▶ **Task instructions**: Among the records, how many lines carry the string "book"? Give that number with nothing added.

▶ **Records for this task**:
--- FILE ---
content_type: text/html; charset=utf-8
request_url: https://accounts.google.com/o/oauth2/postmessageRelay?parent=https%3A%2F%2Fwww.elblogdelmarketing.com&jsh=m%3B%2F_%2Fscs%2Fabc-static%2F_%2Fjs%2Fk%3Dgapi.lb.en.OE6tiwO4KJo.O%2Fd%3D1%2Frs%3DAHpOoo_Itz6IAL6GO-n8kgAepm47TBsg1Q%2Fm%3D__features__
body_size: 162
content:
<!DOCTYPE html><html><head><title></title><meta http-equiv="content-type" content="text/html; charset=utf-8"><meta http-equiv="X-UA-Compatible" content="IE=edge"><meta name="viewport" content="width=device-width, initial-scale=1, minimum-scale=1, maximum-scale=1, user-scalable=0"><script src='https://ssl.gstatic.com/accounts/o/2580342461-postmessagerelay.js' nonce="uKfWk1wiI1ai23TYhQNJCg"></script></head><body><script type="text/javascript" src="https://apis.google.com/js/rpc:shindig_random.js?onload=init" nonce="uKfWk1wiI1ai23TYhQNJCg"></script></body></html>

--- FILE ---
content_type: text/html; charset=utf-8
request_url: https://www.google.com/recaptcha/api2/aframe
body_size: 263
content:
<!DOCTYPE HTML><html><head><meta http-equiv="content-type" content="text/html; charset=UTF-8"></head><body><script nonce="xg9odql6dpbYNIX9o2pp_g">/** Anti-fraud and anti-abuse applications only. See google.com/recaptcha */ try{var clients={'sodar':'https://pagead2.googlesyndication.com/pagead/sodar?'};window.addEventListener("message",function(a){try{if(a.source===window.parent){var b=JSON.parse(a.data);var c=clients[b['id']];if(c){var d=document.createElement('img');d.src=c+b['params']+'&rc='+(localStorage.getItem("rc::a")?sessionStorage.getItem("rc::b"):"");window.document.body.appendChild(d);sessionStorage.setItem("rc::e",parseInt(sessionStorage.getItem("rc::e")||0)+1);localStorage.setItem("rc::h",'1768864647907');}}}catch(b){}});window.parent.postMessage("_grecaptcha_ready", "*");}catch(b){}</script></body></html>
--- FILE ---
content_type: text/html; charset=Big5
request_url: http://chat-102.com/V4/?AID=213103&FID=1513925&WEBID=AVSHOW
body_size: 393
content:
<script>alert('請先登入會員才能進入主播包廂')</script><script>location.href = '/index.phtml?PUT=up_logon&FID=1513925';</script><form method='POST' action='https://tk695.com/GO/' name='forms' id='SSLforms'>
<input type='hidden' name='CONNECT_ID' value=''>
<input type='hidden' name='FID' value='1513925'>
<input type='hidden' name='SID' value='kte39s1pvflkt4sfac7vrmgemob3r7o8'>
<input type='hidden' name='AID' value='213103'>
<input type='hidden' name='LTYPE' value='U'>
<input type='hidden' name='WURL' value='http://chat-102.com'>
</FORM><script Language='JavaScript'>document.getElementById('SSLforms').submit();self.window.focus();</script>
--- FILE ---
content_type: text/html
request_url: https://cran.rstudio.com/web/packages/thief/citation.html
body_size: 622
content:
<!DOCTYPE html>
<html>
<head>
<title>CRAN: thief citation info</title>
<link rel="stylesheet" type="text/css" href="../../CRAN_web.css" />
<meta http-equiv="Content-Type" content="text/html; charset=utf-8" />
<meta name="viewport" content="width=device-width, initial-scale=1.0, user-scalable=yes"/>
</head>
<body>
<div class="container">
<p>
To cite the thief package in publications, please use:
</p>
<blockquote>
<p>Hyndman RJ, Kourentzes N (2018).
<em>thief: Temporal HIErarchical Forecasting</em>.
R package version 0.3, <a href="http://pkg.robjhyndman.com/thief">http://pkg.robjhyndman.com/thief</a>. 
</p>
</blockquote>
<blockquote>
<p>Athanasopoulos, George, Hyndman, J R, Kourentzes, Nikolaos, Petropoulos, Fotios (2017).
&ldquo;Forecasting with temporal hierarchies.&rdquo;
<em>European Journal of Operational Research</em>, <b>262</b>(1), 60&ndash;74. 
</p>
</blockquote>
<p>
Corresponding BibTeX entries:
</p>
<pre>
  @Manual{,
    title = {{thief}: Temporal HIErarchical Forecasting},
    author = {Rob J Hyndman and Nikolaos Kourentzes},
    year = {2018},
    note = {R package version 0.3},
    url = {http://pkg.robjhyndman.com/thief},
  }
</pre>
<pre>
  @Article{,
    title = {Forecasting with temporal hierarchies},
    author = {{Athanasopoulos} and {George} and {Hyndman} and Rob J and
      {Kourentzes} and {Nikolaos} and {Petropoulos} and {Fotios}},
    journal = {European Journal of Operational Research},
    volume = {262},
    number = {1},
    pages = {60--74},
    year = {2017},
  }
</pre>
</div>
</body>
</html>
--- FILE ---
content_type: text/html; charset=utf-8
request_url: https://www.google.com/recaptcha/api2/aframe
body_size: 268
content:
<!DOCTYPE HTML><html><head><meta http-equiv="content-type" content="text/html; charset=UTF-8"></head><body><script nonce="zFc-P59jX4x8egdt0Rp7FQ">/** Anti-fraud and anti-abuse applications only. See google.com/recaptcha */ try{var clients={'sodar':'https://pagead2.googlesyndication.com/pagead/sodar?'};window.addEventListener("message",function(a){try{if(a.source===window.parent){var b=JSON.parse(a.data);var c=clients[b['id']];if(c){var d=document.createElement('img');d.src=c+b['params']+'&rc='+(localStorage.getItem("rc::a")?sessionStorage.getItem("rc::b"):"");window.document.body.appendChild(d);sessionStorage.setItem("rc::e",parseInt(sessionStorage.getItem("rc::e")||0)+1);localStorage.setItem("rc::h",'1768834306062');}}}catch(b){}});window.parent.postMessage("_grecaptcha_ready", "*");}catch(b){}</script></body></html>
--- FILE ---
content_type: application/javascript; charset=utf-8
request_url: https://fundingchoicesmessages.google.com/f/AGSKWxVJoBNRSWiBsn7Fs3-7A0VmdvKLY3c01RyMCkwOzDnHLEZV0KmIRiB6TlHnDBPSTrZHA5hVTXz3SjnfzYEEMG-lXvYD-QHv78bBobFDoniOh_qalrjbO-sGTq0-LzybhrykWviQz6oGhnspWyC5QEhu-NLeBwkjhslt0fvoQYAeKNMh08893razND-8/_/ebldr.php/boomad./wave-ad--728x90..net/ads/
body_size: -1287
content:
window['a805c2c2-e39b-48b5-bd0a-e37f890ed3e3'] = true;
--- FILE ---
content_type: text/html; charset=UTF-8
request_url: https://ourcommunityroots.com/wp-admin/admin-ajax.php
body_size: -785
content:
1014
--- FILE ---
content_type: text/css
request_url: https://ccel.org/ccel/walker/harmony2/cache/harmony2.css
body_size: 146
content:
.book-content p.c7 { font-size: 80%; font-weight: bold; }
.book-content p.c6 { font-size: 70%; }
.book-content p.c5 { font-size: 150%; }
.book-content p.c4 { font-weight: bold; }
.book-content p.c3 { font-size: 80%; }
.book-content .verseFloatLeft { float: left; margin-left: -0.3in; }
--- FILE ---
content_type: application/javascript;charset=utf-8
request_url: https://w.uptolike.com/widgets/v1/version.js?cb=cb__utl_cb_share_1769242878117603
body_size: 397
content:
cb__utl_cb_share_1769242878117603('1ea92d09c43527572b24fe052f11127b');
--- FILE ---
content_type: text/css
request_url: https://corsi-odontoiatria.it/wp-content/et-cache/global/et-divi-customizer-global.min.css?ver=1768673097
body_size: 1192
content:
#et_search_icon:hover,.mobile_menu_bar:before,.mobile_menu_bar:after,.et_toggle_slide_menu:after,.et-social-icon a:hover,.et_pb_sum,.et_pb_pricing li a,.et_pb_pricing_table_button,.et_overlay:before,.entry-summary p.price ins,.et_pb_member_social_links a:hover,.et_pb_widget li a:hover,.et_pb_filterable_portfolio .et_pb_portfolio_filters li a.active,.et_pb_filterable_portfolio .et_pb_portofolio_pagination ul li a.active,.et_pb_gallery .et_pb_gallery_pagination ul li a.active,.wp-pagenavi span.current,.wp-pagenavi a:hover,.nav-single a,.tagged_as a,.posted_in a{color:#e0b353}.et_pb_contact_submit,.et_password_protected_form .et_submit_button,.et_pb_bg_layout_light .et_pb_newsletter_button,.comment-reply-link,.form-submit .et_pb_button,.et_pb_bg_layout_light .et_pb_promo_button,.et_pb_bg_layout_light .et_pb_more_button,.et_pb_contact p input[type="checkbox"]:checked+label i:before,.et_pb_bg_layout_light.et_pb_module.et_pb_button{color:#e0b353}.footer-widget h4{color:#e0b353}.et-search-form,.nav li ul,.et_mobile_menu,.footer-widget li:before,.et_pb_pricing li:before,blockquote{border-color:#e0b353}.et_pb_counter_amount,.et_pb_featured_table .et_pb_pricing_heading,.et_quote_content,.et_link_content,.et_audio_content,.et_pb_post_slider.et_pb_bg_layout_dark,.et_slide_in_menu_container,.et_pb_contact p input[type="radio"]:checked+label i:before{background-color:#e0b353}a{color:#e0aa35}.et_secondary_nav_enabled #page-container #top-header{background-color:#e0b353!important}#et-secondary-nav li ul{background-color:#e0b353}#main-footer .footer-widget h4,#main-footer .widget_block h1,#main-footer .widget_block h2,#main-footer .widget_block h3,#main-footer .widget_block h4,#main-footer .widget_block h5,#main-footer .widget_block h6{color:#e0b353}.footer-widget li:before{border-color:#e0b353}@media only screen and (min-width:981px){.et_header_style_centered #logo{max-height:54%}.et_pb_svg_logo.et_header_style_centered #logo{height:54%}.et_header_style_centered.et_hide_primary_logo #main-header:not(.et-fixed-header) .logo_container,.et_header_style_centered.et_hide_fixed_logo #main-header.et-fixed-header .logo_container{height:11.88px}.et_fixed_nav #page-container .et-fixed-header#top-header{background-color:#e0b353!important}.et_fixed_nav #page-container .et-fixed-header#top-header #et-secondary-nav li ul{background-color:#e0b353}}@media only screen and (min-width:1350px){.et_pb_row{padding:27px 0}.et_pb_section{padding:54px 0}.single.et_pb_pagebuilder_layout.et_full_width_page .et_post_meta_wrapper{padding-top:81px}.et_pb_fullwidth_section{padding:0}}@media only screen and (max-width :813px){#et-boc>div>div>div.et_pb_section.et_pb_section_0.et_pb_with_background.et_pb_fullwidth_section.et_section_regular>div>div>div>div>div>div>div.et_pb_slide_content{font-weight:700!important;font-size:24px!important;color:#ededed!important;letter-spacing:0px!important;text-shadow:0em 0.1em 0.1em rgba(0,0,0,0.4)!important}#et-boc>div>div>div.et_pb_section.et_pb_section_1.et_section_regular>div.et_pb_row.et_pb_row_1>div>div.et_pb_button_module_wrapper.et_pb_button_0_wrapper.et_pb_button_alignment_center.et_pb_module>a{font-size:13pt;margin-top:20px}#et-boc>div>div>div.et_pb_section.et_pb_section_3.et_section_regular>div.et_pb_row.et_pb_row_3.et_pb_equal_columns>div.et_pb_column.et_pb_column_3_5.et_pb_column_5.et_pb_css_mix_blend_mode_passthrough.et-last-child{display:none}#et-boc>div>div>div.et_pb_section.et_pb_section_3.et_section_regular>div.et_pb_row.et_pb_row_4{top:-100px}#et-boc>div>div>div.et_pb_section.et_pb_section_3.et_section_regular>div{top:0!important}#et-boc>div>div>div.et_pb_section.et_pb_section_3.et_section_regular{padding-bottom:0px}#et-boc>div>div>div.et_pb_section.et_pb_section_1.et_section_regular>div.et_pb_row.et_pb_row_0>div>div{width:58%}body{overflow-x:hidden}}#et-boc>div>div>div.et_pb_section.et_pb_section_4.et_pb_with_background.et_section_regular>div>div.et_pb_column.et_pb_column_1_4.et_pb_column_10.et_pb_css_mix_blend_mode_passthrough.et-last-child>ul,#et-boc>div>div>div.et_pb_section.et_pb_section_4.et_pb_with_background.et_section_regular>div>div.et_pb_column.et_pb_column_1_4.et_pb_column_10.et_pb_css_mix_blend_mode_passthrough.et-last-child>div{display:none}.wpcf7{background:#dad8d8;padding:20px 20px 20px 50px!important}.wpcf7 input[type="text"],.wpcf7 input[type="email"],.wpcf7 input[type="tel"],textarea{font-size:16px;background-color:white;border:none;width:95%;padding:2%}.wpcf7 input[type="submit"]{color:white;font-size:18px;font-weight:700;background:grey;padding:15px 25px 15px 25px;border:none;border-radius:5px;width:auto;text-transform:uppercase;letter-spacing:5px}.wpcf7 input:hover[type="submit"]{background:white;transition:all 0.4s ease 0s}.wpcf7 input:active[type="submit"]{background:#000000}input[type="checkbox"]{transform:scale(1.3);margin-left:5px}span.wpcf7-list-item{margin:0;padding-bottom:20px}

▶ **Answer space**: 6